"When are we going to read Bibles?" Jack flops his blue Bible against the black leather couch. "Momma, when are we gonna read?"
I walk shoulder tight, balancing morning fog and taut headache. "I'm comin'."
The children plop like marbles next to Jack, bump and bobble, squeeze in, Bibles stacked on knees.
"Where am I gonna sit?"
They shuffle a narrow slit between Jack and Lucy, optimistic of my swelling body. The couch reshuffles around my landing.
"Ok." One at a time they pass me Bibles. I read. I string the words together, hope they sprout wings and carry the day.
We trundle through 1 Chronicles, the temple, King David, how he donated hundreds of tons of gold to build the temple. Donated. Whole tons of gold. I wonder if my piano weighs a ton. A hundred tons. I wonder how much a garbage truck weighs.
In the barrage of images I hardly notice David's charge, "How many of you are willing to set yourselves apart to the LORD today?" It's between paragraphs. I take a breath.
And before I read on Jack blurts, "I am!"
Jane choruses, "I am." And I hear it. They're following the threads. All I have to do is read.
1762. How the children gather baby dolls and diaper bags, load them in the rocking chair, and Jane calls out, "Okay, everyone, start your motors." One by one, they punch start on their mechanical toothbrushes, pretend their car has a real hummin' motor.
1763. How Jack bombles past the computer desk, "Mom, you're doing a good job cleaning." We blink at each other. "If you were cleaning," he ammends.
1764. His confession, "I know grown-up-talk." And the explanation, "It's how to talk and like it."
1765. Jane's breakfast commentary, "When Lucy opened the door it sounded like a whole sea was rushing in."
1766. Jack's observation as he bounds in from the henhouse, "When cats run they spring up and down," eyes wide.
1767. A morning playing with cousins in the winter sun and grown-up visiting amongst mothering.
1768. How Jack pats his new Bible, "I like this Bible better than all my others even though it doesn't have pictures."

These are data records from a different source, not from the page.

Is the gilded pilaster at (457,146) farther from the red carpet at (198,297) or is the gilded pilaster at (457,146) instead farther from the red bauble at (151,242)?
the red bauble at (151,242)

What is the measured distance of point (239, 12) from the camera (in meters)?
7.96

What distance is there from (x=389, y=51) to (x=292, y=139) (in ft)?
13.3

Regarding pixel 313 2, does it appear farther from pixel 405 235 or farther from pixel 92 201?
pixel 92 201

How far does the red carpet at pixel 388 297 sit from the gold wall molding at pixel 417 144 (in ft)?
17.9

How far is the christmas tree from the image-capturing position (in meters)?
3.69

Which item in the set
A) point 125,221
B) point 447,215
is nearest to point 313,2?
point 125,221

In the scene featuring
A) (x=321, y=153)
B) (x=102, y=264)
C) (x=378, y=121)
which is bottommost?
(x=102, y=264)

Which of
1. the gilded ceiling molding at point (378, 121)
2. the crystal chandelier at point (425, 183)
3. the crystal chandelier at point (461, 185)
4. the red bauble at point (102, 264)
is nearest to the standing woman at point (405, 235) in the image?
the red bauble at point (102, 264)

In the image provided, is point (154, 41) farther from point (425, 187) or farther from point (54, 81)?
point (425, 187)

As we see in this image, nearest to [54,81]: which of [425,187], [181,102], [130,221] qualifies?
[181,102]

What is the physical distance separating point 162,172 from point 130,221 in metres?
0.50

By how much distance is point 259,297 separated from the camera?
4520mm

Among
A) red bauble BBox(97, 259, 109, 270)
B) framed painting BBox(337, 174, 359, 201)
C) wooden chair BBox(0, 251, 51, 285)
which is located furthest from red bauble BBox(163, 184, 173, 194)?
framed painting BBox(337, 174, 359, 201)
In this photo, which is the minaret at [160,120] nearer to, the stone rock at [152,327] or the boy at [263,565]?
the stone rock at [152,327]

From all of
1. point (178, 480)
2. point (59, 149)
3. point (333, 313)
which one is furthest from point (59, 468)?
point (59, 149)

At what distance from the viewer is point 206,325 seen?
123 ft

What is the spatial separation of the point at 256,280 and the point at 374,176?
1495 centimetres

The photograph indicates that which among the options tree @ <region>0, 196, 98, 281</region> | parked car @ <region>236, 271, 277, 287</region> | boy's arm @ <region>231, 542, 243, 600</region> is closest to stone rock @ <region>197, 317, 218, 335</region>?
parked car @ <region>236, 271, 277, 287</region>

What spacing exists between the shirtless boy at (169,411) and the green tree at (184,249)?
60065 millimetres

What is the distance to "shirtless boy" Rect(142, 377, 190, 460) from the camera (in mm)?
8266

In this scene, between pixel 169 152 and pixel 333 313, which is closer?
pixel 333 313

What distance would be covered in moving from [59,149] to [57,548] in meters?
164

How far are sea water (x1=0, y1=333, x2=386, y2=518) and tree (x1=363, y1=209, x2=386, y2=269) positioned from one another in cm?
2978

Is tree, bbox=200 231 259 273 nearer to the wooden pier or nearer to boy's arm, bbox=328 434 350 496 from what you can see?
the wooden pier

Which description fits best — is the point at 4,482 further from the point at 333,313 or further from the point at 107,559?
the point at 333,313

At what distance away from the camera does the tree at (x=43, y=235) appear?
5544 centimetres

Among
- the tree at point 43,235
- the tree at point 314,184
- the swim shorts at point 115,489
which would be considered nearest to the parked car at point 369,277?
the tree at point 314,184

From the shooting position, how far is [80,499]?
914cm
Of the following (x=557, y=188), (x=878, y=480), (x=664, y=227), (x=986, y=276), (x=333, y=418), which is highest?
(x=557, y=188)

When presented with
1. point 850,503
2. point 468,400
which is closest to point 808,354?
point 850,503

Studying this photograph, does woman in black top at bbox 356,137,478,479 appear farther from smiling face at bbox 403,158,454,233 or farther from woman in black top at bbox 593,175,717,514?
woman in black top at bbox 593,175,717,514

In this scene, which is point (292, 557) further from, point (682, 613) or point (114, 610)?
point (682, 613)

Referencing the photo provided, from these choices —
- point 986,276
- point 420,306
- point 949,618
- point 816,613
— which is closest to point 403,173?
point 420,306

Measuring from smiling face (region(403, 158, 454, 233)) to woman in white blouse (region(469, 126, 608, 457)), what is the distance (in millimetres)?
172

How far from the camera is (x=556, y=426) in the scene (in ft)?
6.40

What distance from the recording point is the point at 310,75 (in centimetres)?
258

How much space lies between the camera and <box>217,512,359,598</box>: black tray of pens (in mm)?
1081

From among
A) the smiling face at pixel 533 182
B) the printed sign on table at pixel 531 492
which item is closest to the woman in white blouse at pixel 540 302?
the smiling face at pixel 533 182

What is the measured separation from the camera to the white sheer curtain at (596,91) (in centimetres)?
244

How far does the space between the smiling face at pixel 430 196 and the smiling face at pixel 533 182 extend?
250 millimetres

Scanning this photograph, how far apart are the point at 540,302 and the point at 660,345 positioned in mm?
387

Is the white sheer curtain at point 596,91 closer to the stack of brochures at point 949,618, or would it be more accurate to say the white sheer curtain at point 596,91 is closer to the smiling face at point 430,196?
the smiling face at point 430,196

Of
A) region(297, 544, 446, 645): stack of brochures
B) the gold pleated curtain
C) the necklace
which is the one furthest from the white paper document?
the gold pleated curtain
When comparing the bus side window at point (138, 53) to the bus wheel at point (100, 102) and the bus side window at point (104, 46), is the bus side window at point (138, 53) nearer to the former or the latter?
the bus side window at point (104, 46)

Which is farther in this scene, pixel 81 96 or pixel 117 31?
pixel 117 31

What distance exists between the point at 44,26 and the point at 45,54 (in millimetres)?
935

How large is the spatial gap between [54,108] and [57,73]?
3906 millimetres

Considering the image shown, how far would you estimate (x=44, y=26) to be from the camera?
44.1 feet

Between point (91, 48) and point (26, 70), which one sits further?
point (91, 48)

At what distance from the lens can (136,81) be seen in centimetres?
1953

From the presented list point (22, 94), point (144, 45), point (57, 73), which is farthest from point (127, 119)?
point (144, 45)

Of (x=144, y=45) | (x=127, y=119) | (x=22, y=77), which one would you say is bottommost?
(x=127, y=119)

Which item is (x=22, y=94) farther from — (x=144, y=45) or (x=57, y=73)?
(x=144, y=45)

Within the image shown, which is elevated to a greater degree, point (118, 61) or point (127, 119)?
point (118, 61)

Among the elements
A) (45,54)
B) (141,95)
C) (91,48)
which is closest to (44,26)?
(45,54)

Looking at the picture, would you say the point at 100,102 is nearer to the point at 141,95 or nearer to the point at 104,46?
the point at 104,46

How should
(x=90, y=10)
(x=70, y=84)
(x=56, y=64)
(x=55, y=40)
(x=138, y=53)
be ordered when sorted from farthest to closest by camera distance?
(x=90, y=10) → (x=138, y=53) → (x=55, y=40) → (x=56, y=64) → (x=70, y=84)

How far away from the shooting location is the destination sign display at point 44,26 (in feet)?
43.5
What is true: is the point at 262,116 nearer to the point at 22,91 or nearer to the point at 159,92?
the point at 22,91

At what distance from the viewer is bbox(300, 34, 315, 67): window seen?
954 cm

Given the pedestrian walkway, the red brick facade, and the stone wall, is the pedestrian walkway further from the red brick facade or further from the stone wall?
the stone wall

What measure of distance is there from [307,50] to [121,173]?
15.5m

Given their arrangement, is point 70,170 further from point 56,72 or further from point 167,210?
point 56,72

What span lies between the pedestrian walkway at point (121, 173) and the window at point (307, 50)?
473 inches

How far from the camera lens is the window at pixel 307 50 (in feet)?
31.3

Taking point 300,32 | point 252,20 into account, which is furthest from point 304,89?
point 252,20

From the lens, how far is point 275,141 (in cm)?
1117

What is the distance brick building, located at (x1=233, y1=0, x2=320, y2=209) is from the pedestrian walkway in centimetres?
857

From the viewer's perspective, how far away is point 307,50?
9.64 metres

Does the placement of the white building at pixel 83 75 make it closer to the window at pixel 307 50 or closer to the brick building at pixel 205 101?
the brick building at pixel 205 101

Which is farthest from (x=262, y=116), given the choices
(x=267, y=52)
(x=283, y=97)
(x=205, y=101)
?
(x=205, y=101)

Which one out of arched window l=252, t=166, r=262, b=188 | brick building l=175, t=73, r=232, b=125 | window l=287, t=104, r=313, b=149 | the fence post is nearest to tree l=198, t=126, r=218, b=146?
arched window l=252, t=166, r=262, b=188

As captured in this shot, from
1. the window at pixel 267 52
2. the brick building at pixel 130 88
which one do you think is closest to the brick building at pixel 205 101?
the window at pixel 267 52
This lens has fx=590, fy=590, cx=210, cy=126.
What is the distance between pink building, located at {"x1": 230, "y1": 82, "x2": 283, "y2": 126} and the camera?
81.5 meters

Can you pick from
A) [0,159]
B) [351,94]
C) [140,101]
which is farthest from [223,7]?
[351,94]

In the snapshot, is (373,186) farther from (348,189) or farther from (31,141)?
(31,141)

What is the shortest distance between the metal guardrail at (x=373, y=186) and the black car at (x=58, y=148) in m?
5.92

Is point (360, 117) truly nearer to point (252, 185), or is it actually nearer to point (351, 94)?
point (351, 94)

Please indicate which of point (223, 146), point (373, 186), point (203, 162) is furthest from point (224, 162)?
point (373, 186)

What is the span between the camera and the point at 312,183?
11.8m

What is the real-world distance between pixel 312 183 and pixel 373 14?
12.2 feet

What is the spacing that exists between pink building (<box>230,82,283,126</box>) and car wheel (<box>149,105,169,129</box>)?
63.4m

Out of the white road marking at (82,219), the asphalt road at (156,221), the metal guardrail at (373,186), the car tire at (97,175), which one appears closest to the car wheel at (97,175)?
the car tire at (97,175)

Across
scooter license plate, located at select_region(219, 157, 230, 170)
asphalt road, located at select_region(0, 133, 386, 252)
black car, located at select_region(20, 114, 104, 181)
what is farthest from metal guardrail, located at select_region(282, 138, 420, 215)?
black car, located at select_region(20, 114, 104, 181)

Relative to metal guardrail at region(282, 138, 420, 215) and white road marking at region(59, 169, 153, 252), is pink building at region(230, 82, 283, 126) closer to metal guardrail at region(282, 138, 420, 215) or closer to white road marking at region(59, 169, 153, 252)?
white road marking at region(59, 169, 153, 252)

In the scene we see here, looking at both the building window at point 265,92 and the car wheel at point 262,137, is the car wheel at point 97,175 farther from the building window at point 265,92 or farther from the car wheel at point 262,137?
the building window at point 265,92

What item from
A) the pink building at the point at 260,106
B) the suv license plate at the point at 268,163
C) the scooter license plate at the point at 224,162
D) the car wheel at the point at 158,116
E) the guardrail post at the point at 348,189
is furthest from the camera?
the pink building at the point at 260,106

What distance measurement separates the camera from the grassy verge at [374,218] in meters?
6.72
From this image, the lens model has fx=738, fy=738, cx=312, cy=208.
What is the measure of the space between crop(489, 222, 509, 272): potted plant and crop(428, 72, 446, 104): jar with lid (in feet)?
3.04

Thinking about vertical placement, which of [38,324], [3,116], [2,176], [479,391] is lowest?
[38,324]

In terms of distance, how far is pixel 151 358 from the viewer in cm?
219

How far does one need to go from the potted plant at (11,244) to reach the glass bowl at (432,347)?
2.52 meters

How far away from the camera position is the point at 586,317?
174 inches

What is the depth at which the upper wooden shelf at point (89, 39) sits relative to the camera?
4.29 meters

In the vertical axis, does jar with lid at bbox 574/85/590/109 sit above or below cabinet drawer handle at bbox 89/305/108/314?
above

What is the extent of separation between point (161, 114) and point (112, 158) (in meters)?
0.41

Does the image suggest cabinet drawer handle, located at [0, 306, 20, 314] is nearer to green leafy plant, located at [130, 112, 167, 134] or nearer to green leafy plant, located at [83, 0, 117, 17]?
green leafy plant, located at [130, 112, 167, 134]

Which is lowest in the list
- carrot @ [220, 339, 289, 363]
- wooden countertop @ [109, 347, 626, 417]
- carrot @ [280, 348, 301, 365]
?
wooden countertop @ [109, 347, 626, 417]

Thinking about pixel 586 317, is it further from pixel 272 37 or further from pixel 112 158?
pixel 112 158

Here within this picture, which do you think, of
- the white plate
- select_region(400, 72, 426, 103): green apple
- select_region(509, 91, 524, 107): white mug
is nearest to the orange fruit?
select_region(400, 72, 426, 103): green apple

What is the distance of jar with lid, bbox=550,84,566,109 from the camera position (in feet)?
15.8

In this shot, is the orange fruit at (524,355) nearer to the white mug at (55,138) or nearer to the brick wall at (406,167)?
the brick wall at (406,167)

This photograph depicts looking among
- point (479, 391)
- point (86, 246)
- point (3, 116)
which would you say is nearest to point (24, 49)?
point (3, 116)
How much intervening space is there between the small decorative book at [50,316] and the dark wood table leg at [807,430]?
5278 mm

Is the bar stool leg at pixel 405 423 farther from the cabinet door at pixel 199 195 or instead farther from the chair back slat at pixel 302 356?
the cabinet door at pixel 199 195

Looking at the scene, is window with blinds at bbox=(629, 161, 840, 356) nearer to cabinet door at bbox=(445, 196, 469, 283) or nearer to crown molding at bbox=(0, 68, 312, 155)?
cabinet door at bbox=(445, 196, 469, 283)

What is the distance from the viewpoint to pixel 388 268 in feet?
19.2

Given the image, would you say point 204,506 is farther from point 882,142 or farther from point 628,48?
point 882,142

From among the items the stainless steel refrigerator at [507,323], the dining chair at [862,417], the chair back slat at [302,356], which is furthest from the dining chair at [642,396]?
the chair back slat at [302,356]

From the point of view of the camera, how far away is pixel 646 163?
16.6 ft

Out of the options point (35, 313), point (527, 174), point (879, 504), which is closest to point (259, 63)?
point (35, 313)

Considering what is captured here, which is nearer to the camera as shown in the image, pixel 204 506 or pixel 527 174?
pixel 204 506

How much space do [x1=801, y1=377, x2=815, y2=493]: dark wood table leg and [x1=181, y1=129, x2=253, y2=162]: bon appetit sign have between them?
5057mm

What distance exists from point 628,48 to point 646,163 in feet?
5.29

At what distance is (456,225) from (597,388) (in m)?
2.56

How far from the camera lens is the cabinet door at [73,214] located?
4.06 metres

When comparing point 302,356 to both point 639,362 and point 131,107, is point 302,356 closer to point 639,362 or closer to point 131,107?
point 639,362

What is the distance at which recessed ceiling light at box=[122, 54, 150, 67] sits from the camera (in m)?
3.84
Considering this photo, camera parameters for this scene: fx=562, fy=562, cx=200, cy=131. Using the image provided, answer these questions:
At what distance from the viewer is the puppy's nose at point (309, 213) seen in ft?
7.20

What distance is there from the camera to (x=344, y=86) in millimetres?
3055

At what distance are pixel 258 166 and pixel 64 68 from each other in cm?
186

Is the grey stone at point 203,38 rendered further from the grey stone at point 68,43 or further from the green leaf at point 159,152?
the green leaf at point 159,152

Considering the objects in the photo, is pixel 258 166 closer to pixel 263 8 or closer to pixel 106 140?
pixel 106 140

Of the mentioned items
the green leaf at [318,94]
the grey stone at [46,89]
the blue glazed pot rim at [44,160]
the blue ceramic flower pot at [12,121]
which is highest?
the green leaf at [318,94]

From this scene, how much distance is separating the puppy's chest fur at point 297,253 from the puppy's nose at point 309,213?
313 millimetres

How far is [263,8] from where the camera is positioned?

1769. Chocolate chip cookies baked with browned butter.
1770. How Lucy plugs an ear, shrieks, and calls, "Can you HEAR me?"
1771. How Jack offers to make my bed, wide grin and blink-blink of blue eyes.
1772. How I find his fake snake slither between the sheets that night.
1773. A pot of winter stew and the company that came with it.
1774. New Year's Eve with cousins run blissfully wild among adults and hors d'oeuvre and an early night's sleep.
1775. Jane's, "Come on guys, let's go downstairs and play house," when my neck and shoulders strain against the thumb-drum of the headache.
1776. A new year, 25 weeks into this pregnancy, and pressing on, rounding the 17th mile of this marathon.